What did I get right and wrong about the first quarter?

I analyze my performance every quarter to see if there is any pattern of error in my analysis. I devised a scoring method analogous to the grade point average system used in most US schools. You can read about the fourth quarter here.

This quarter I made one public release of data here and a semi-public update on the iPhone shipments here.

The resulting scores for both early and late estimates are shown in the table below:


Overall performance improved with the later estimates but not enough to move the letter grade. In fact, the letter grade of B+ is the same as it was for the fourth quarter.

The best performance was in (late) iPhone prediction and the worst performance was in Mac prediction. The Mac error was due to the relatively strong quarter the year before (which grew over 30%) and the lack of new product introductions. I did not think enough about these two conditions.

iPod error was in the direction of underestimation. The iPod grew better than expected through the average price seems to have dropped.

iPad error was quite modest at 3.4%. We found out after earnings that Apple was supply constrained. They indicated that they will sort out the supply/demand balance in the current quarter.

Gross margin also came in well above estimates, reaching a record high. This is difficult to predict as many factors come into play.

Overall the average error was less than 6% across all categories (late error). This means there was little wrong with the process of prediction. The seasonally adjusted growth for the iPhone and iPad remained consistent. Next, I will look at the scores for all the other public forecasts.

  • I’d read you even if your error rate was higher, I like your analysis and you have a bigger world view than many. Keep up the great work.

# [TO DO]
1) In the quarterly review, condense the paragraph beginning "The best performance was in" into a short list that keeps its main facts.
2) Pick up the quarterly review after its final sentence and continue it.

# [RECORDED INFORMATION]

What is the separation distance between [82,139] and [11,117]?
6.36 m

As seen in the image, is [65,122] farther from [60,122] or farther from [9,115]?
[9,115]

# [EXERCISE ANSWERS]
1)
- Best performance: the late iPhone prediction.
- Worst performance: the Mac prediction.
- The Mac error came from the previous year's strong quarter, which grew over 30%, and from the absence of new product introductions.
- Not enough thought was given to these two conditions.

2)
    • nangka

      yeah. apart from the great analytical posts, horacle also analyzes his performances which I don’t, or have yet to, read that another analyst, pro or blog, done it. it’s like learning, and learning again from the great one.

  • Don’t forget to give yourself an E for works well with others. 😉

  • oases

    Your average is only less than 1% if you allow the negativity and positivity to cancel eachother out. Your average distance from correct was 5.6% …but I don’t know if that’s a better way of looking at it; I’m not a mathematician.

  • Remind me not to take your class. You are a hard grader.

  • Neil Kosterman

    Common “best” means of measuring forecasting performance is MEAN ABSOLUTE PERCENT ERROR. Direction of error specifically not taken into account, intentionally.

  • Jamie Barnett

    Yep, I’m a fan too. Always learn a lot from you.

  • Guest

    The line between A and B is drawn at 3.5.  You should up your 3.63 B+ grade to A-.

  • Gondare

    Hey Horace,

    You should really take the absolute values of the errors and then take the average of the absolute values. When you do that, the average error for early prediction comes to 7.6% and 5.6% for late prediction. Still pretty accurate prediction, but the stats should be done right.

  • chano1

    At some point it’s important to set such pursuits aside and do real stuff. If I were to consider attempting to forecast AAPL results, whether for work or as a hobby, I would likely desist after a very short while.
    Because I would keep asking myself, will the result of all my efforts really matter, to anyone, after a few days?
    That question is a real perspective setter, in my experience.

    I’m not dismissing your work on this Horace, but I have to ask, does it matter?
    Your mainstream work is far more interesting, thought-provoking and often of enduring value.
    Life imitates art here. In this game, well, you win some, you …… 

    The one to watch perhaps is Peter Oppenheimer. He is the only one who understands the game and he has grown rich playing it, and the market.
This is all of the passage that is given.